Bien qu'elle demeure à la fois mystérieuse et rebutante, mais aussi fascinante, l'oeuvre complexe d'Opicinus de Canistris attire aujourd'hui l'attention des chercheurs de tous horizons, séduits par sa diversité. L'amateur est cependant étonné de constater que les écrits qui la composent n'ont, jusqu'à présent du moins, fait l'objet d'aucune reconstitution, et que leur traduction aboutie n'a jamais été réalisée, si l'on excepte l'entreprise fondatrice da R. G. Salomon elle-même restée incomplète. Les dessins qu'Opicinus a accumulés conservent de ce fait leurs énigmes et autorisent ainsi la parution d'interprétations aussi brillantes qu'approximatives.
En attendant que soient disponibles les traductions des textes opiciniens, à partir desquelles pourraient se développer des études recentrées, l'auteur poursuit sa tentative d'explication amorcée dans « Art et Folie au Moyen Age » (Le Leopard d'Or, 1997) par l'analyse de six nouveaux dessins, et de quelques textes du cahier sur papier.
La question n'est plus aujourd'hui de savoir si, oui ou non, Opicinus de Canistris était psychotique. Il s'agit désormais de tenter de montrer comment son oeuvre témoigne, à sa manière, d'un élan culturel particulièrement fécond au Moyen Age, comment elle parvient à s'inscrire dans l'expérience de son temps, et comment elle en sélectionne certains faits, et évènements, en fonction d'une vision mystique et mégalomaniaque totalisante, demeurée secrète grâce à l'application de recettes efficaces ayant réussi un cryptage hermétique auquel se heurte toute tentative de lecture.
Dans son oeuvre, Opicinus de Canistris cherche avec constance à établir systématiquement qu'à l'occasion des fêtes pascales 1334, abordées dans un état psychique particulièrement délabré, de simple prêtre excommunié qu'il était alors, il s'est découvert Christ, mort et ressuscité, en compétition avec Jacques Fournier pour briguer le trône de Pierre à la mort de Jean XXII.

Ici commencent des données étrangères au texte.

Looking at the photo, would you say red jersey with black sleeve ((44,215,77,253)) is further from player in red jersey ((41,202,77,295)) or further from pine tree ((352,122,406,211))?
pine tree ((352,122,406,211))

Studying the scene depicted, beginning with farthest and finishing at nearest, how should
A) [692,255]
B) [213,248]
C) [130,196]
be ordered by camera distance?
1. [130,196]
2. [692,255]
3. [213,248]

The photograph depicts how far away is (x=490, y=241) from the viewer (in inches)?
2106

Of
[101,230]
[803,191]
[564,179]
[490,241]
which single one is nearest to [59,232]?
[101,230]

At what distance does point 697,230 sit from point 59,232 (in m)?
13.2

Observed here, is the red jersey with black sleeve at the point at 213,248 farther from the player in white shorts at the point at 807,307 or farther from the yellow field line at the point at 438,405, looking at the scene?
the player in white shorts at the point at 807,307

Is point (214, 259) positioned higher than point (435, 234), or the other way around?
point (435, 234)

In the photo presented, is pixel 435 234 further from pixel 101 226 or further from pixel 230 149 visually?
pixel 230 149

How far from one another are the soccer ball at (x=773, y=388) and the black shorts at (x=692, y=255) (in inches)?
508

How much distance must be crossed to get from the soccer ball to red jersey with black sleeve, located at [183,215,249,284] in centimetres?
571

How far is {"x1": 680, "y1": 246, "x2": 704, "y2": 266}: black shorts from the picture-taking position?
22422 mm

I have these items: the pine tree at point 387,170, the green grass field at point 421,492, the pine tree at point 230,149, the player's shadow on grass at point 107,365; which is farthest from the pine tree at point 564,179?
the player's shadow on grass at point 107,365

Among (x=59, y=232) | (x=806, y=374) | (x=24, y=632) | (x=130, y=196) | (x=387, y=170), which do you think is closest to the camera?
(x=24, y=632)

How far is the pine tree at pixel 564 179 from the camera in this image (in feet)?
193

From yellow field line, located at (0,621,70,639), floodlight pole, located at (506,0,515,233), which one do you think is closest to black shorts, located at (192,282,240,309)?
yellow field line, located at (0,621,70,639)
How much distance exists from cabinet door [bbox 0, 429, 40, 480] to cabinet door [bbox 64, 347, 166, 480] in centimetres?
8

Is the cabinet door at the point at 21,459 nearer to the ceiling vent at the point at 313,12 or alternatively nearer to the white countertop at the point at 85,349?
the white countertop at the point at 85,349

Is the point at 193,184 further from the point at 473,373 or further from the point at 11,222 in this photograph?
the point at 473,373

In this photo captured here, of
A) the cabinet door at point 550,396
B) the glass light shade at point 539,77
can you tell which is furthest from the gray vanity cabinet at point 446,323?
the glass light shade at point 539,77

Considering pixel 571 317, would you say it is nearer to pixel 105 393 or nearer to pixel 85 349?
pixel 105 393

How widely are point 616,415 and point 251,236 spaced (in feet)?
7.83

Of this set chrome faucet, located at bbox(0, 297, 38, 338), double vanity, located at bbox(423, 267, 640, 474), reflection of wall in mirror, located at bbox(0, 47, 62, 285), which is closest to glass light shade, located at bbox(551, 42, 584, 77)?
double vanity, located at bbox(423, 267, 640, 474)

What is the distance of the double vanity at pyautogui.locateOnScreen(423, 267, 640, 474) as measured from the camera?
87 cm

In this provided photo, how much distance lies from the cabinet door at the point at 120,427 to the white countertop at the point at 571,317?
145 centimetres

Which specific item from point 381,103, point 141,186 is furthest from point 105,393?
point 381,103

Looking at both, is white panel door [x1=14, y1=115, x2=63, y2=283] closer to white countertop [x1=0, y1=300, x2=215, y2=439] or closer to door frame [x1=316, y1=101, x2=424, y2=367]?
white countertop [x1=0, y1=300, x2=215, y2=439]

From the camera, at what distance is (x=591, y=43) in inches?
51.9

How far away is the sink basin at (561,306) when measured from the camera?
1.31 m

Les multiples effort accomplis par Opicinus de Canistris aboutissent surtout à démontrer que, tout en demeurant bien inséré socialement, il s'est soudain senti apte, grâce à la nature de son délire, à se vouer à la création exigeante d'une oeuvre gigantesque et unique au monde, à brasser une somme encyclopédique de connaissances rassemblées au fur et à mesure de ses pérégrinations, à les relier à son aventure originale, tout en reflétant les turbolences de son temps, afin de contribuer au relais et à la transmission d'une culture universelle telle que nous pouvons la connaître grâce au recul que nous procurent les siècles écoulés.